Success for sending password email is reported to user even when it actually failed due to server misconfiguration
Opened this issue · 5 comments
Describe the Bug
When sending email fails, for example due to bad credentials, POST /api/admins/forgot-password does correctly return a 500 error, but the built-in UI still shows a success in that case, it claims the email was sent when it actually wasn't, and the user is none the wiser.
Note that I do not mean the case where the email does not exist in the database, I'm talking about a server misconfiguration, problem with the email server, etc.
Root Cause
The issue is here (no check for response.ok):
Link to the code that reproduces this issue
unnecessary, any app will do once you change the email config to a bad one
Reproduction Steps
Create a blank project, set some bad email configuration in it that isn't blank, for example some SMTP configuration with bad credentials. Then try to use the forgot password form.
Which area(s) are affected? (Select all that apply)
area: ui
Environment Info
Irrelevant
Please add a reproduction in order for us to be able to investigate.

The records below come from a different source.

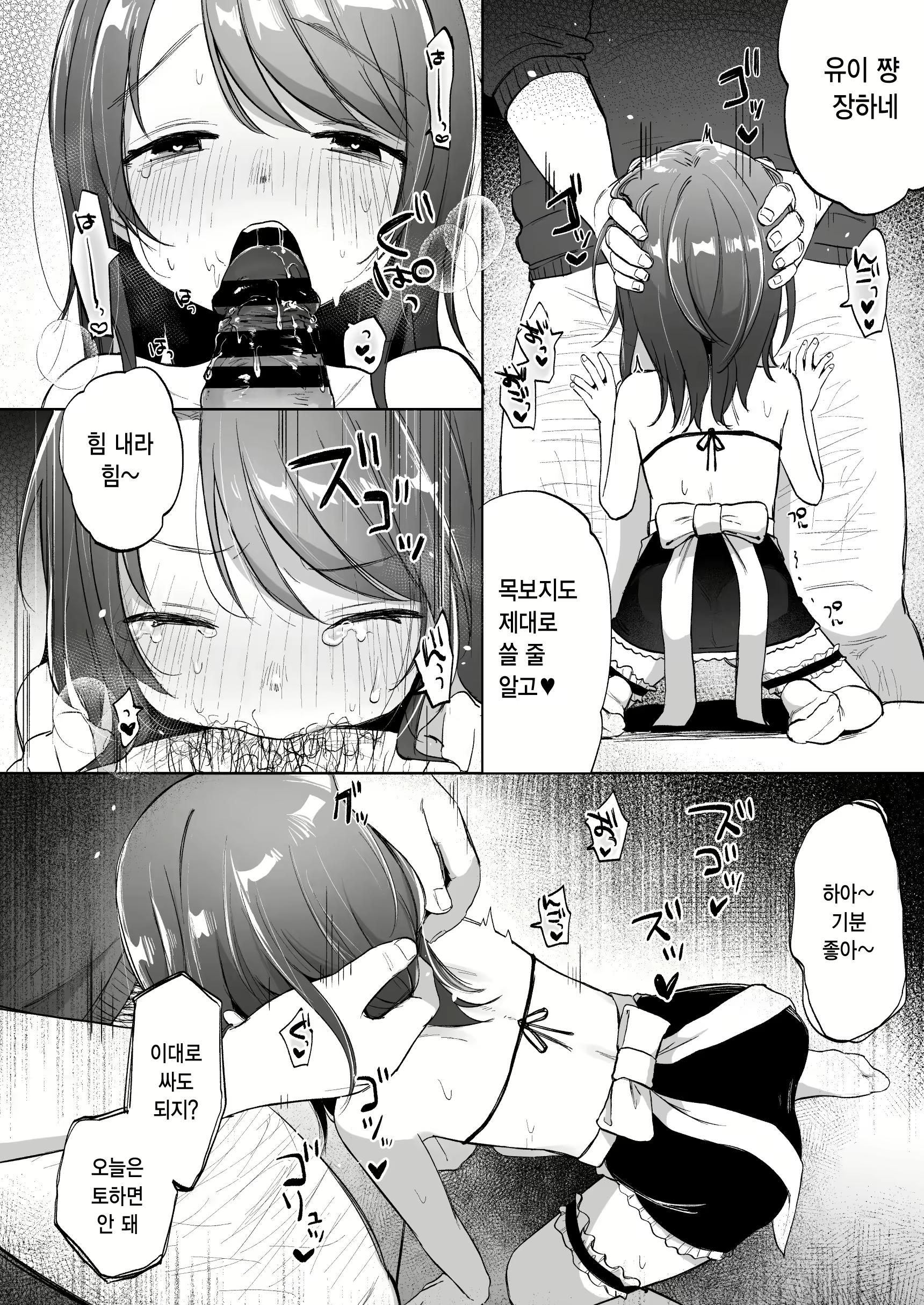 Content 2752434 - 20 페이지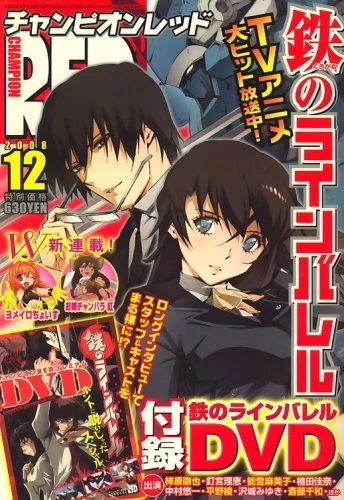 Cover of Volume #200812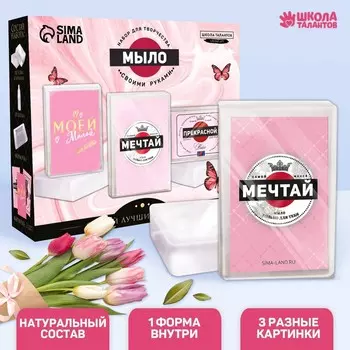 Набор для творчества «Мыло своими руками. Самой прекрасной» 1 форма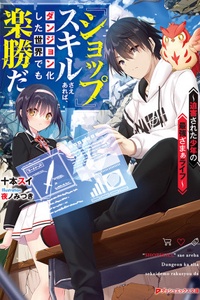 Shounen no Saikyou Zamaa Life~ Shop Skill Shounen no Saikyou Zamaa Life~ Shop Skill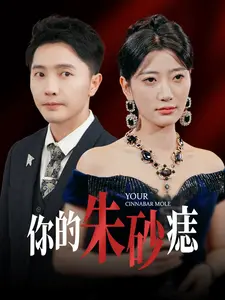 你的朱砂痣 第1集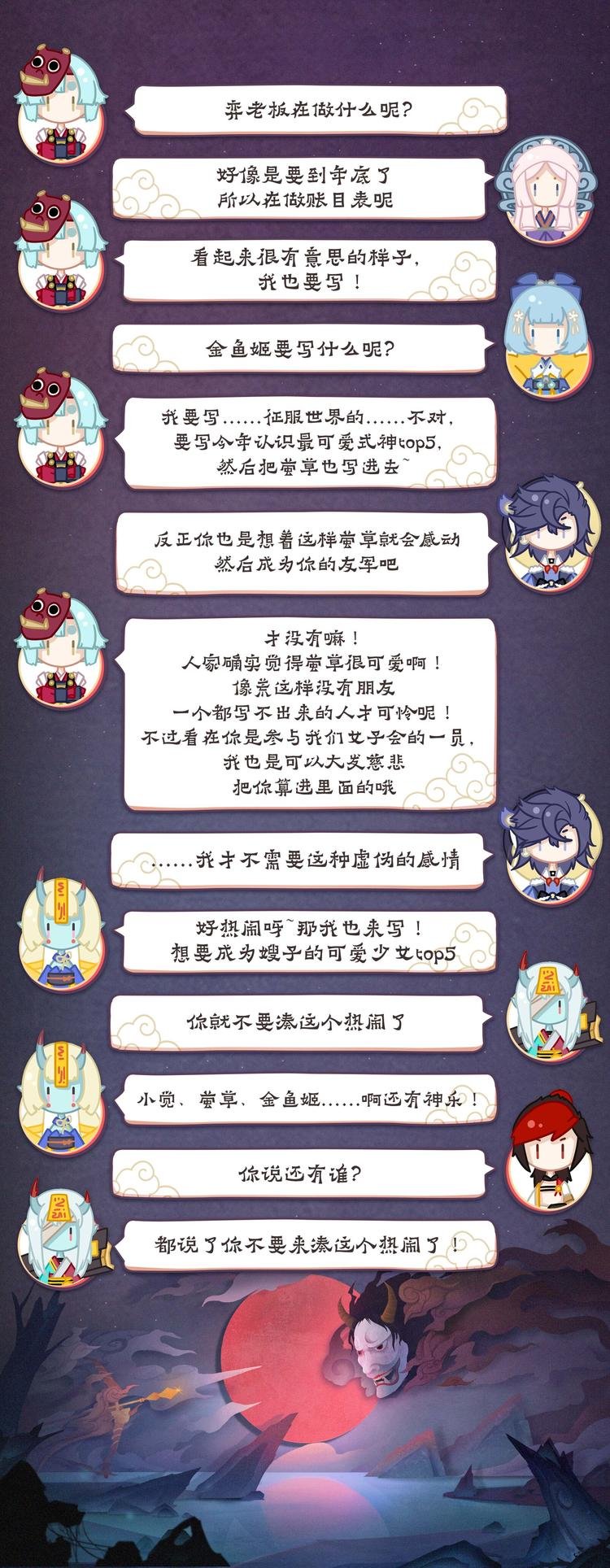 第5章 第2话 黑夜山的源博雅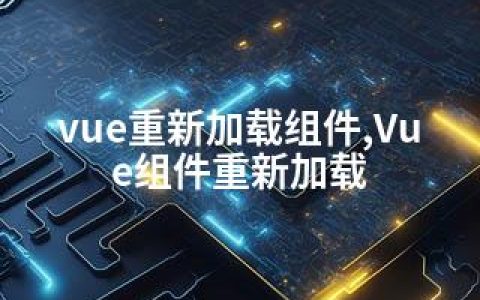 vue重新加载组件,Vue组件重新加载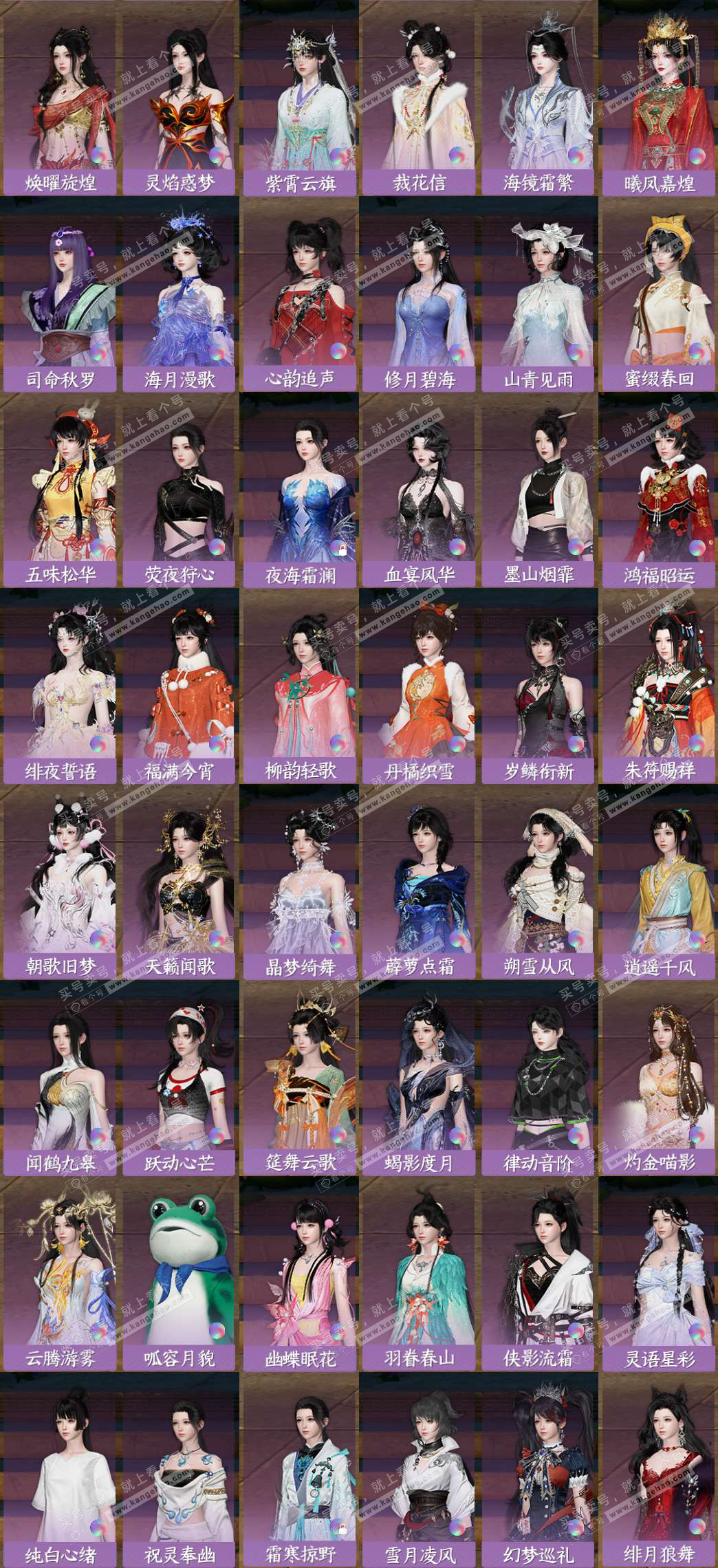 NSH329088逆水寒手游账号详情图5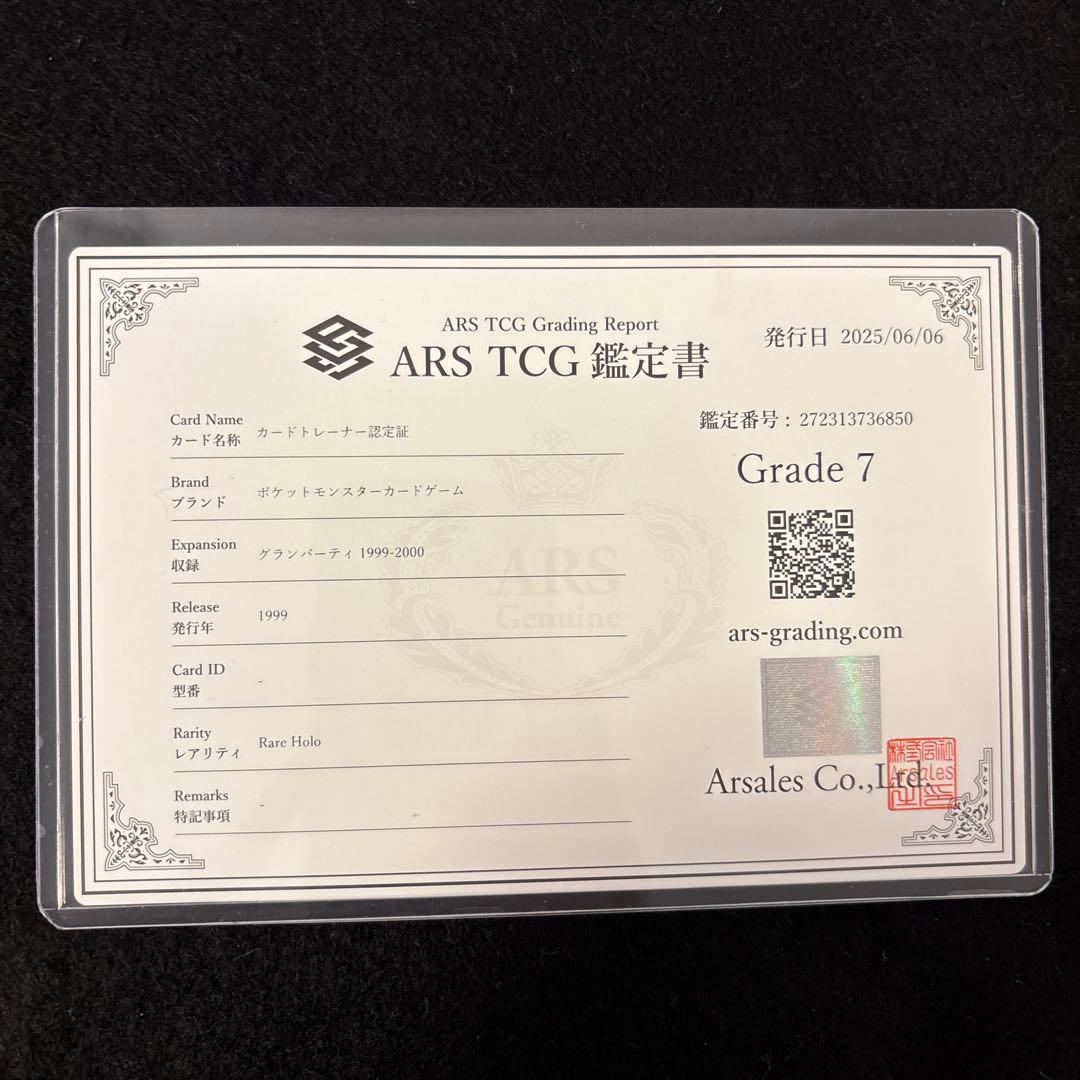 ARS7】 カードトレーナー認定証 - メルカリ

Depending on the quality of reproduction steps, this issue may be closed if no reproduction is provided.
Why was this issue marked with the invalid-reproduction label?
To be able to investigate, we need access to a reproduction to identify what triggered the issue. We prefer a link to a public GitHub repository created with create-payload-app@latest -t blank or a forked/branched version of this repository with tests added (more info in the reproduction-guide).
To make sure the issue is resolved as quickly as possible, please make sure that the reproduction is as minimal as possible. This means that you should remove unnecessary code, files, and dependencies that do not contribute to the issue. Ensure your reproduction does not depend on secrets, 3rd party registries, private dependencies, or any other data that cannot be made public. Avoid a reproduction including a whole monorepo (unless relevant to the issue). The easier it is to reproduce the issue, the quicker we can help.
Please test your reproduction against the latest version of Payload to make sure your issue has not already been fixed.
I added a link, why was it still marked?
Ensure the link is pointing to a codebase that is accessible (e.g. not a private repository). "example.com", "n/a", "will add later", etc. are not acceptable links -- we need to see a public codebase. See the above section for accepted links.
Useful Resources
Hey @CherryDT
I think this is exactly how it should work. If you were to show failure status on this flow then a potential bad actor could enumerate accounts based on that status. Why expose more information than necessary? If the user entered their email correctly, then they will get an email. Worst case, they come back to this view and retry.
That would be the case of invalid user data but not in case of a unknown server error. It should at least indicate that something went wrong not related to the user input and they should try later.
I do see the point though, if no email was sent at all, the server wouldn't notice the error, so in case of a server issue it can open up a temporary "attack" window to guess users because a success would then indicate the user does not exist.
However, in that case - about the potential bad actor: The endpoint should by that logic not return 500! The information for the bad actor is right there in the status code.
Ahh I see what you're saying. This isn't caused by incorrect user email, but by incorrect email setup in configuration. Yeah, that's totally valid and agreeable to me.
What adapter are you using? If you are using @payloadcms/email-nodemailer, are you explicitly setting the skipVerify property?
This doesn't address the root issue, though. Sounds like something that should be fixed.